Supplied entries:
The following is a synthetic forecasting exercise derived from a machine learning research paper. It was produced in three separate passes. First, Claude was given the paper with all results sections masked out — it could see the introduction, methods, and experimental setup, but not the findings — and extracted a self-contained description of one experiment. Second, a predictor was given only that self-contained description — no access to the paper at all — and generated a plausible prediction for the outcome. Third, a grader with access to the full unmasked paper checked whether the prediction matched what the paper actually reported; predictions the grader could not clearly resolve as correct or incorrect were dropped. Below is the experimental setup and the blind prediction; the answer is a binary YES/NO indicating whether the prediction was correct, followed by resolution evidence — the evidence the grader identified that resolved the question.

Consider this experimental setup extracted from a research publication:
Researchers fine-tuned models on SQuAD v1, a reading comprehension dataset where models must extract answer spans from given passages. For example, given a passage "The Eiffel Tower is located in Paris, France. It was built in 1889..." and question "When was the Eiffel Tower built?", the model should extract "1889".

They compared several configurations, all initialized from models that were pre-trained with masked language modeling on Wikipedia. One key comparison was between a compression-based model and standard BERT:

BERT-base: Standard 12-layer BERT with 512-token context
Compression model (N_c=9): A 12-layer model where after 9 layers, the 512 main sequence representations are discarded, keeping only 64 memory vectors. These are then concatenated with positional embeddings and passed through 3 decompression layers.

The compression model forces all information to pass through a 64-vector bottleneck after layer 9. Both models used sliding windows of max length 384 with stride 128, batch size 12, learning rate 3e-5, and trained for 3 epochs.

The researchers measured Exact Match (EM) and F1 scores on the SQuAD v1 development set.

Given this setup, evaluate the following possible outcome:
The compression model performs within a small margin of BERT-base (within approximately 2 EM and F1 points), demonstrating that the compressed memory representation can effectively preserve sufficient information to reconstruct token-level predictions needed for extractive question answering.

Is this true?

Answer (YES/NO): YES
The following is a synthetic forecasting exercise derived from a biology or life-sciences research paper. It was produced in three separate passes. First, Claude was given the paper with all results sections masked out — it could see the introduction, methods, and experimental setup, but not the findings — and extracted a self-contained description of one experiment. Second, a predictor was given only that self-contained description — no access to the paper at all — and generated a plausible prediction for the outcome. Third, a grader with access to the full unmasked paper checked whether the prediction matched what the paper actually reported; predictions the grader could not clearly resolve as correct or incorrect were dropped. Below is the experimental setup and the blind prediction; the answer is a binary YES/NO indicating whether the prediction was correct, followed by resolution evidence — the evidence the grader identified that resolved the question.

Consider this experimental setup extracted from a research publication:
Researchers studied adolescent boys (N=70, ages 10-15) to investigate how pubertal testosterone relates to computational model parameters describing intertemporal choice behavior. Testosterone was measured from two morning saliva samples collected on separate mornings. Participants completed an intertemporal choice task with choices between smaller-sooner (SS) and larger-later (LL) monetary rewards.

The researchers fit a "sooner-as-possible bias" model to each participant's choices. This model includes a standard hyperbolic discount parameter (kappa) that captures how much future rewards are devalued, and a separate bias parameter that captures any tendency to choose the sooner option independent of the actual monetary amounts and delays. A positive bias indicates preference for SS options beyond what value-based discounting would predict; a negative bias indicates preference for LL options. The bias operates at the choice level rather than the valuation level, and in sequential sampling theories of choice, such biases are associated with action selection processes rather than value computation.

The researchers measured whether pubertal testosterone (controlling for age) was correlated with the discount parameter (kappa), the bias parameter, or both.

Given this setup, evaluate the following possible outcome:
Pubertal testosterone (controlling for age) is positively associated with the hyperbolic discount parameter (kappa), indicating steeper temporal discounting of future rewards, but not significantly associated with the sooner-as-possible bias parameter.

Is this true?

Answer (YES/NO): NO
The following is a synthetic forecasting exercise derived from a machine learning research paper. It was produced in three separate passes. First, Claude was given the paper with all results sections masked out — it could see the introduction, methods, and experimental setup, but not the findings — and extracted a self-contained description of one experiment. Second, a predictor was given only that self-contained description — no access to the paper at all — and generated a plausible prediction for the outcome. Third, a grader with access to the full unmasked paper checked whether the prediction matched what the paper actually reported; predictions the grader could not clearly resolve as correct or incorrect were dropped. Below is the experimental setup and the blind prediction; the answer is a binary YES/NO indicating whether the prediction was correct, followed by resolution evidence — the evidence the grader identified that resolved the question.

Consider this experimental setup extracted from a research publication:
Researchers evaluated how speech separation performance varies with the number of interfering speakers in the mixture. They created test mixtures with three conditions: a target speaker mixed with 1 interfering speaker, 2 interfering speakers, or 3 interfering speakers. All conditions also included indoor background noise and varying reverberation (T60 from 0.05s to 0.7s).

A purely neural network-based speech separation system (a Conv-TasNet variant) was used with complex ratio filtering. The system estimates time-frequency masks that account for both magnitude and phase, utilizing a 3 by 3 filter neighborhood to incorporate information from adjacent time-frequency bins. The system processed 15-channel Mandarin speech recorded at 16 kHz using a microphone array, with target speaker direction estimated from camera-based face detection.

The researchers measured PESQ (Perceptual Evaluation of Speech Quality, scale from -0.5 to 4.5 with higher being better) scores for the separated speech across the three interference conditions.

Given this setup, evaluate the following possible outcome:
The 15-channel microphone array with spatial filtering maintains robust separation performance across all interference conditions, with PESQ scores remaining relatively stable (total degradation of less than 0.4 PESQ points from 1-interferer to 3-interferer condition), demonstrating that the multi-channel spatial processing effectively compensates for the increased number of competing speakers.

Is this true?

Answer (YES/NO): NO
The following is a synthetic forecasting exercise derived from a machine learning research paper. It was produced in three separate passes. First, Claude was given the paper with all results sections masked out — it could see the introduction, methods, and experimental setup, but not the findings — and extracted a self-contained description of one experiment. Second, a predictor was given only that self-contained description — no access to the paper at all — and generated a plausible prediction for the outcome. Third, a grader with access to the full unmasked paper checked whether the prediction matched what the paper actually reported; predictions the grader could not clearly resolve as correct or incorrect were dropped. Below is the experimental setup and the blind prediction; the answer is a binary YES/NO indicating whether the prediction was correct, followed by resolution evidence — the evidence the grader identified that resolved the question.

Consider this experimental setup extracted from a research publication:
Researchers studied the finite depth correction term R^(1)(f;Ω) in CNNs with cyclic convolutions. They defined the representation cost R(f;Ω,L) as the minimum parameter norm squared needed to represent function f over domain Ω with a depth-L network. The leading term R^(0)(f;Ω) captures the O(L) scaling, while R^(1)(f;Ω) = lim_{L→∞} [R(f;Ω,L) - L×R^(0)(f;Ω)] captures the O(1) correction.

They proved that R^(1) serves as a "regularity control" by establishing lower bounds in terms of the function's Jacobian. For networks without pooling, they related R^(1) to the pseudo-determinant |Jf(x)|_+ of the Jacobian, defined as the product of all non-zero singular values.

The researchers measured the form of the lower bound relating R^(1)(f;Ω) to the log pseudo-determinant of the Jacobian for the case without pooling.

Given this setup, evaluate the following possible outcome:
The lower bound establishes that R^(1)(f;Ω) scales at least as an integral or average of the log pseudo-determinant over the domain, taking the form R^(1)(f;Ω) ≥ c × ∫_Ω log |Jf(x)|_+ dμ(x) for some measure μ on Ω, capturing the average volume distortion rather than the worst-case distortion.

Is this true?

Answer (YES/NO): NO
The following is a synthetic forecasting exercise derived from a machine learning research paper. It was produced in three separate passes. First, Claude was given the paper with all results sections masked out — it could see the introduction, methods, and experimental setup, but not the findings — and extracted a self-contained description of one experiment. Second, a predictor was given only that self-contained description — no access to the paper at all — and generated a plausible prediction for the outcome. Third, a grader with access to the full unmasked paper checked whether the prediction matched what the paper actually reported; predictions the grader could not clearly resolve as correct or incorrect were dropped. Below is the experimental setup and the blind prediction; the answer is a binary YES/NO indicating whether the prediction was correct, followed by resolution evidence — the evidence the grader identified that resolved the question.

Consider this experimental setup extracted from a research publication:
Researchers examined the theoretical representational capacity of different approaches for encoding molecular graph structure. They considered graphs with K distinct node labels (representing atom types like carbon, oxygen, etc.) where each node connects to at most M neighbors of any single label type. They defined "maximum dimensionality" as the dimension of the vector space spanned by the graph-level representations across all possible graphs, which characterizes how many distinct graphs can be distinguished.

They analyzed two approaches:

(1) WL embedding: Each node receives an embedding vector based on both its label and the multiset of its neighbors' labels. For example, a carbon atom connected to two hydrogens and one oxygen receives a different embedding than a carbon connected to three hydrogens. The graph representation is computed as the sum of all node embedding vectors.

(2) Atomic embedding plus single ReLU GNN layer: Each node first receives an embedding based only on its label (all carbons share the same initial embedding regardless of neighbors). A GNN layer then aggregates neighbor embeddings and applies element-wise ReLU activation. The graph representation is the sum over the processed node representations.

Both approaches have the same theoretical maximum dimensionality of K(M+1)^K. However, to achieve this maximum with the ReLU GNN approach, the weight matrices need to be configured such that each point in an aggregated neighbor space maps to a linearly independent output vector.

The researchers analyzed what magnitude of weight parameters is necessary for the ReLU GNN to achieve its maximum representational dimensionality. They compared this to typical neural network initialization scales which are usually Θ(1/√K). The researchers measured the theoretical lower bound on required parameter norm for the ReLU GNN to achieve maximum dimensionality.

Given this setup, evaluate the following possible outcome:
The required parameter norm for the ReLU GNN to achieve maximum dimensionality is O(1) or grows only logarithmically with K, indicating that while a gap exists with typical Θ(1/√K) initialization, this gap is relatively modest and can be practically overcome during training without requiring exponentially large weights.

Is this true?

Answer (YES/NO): NO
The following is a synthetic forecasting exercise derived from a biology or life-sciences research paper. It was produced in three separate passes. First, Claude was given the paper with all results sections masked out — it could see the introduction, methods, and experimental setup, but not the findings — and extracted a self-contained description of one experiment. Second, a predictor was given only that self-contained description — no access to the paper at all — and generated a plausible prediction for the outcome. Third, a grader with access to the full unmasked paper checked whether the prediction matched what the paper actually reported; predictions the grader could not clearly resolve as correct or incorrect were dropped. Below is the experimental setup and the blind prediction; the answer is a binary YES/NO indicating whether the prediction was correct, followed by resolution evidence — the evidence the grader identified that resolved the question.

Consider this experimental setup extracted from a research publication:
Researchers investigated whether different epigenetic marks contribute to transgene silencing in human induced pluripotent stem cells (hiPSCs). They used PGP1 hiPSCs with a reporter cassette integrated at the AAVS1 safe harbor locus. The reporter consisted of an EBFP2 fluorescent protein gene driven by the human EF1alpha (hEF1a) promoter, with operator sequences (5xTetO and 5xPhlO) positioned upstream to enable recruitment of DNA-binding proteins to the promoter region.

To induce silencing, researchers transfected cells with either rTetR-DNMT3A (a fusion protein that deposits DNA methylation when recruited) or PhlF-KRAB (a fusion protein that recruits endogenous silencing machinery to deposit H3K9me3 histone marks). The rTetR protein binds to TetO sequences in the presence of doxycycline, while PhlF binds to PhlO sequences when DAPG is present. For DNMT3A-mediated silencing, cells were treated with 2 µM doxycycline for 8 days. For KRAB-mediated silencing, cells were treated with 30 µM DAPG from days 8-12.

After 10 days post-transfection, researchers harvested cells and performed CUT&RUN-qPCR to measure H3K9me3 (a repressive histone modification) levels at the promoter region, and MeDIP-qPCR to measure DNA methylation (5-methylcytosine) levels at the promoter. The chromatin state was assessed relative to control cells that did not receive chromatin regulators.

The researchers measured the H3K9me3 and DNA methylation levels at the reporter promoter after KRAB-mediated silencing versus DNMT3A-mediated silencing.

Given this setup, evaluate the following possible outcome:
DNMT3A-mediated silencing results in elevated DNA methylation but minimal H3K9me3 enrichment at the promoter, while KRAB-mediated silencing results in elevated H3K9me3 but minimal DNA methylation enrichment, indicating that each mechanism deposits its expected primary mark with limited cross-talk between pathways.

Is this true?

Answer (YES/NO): NO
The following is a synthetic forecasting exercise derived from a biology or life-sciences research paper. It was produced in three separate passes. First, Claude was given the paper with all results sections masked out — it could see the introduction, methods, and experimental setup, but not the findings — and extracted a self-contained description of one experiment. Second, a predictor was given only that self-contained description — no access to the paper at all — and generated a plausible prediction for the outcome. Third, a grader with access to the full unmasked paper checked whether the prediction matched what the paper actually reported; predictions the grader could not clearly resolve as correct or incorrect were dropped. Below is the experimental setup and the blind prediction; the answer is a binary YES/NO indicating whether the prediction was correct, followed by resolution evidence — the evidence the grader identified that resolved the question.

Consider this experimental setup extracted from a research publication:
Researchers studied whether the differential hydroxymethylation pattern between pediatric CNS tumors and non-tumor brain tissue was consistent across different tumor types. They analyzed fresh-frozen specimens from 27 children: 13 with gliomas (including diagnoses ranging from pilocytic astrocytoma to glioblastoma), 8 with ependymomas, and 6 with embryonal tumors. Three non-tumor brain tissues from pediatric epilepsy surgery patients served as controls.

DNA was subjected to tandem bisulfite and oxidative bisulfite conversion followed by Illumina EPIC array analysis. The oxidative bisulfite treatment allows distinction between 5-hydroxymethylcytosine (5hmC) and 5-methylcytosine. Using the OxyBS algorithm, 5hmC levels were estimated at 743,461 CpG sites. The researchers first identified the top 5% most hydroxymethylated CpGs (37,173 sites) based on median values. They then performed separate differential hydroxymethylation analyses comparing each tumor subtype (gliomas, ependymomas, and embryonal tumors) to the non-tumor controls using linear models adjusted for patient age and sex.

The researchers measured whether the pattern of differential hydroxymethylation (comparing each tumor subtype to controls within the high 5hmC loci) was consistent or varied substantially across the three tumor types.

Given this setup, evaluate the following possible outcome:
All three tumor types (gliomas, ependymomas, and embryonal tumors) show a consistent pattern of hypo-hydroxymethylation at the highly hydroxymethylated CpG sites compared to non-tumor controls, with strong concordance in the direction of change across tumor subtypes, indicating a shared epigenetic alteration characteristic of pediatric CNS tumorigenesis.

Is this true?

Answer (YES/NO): NO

Your goal: Among the lines above, count those that hold the word "using" and give only the count.

Exercise output: 2